*** Opening of DATA ***

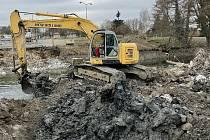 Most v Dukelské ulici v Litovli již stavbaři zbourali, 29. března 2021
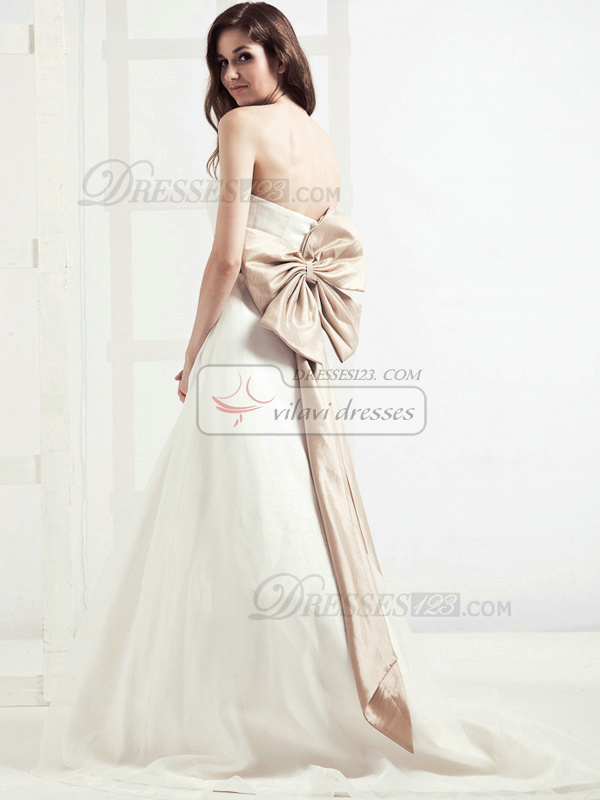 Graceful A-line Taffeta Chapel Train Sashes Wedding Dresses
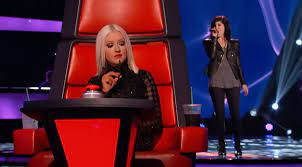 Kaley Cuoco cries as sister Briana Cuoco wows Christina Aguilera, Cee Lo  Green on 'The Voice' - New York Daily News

*** Close of DATA ***

## ACTION ITEM
Omit the pictures and give the material again, exactly and in full.

## SOLUTION FOR THIS PROBLEM
 Most v Dukelské ulici v Litovli již stavbaři zbourali, 29. března 2021
 Graceful A-line Taffeta Chapel Train Sashes Wedding Dresses
 Kaley Cuoco cries as sister Briana Cuoco wows Christina Aguilera, Cee Lo  Green on 'The Voice' - New York Daily News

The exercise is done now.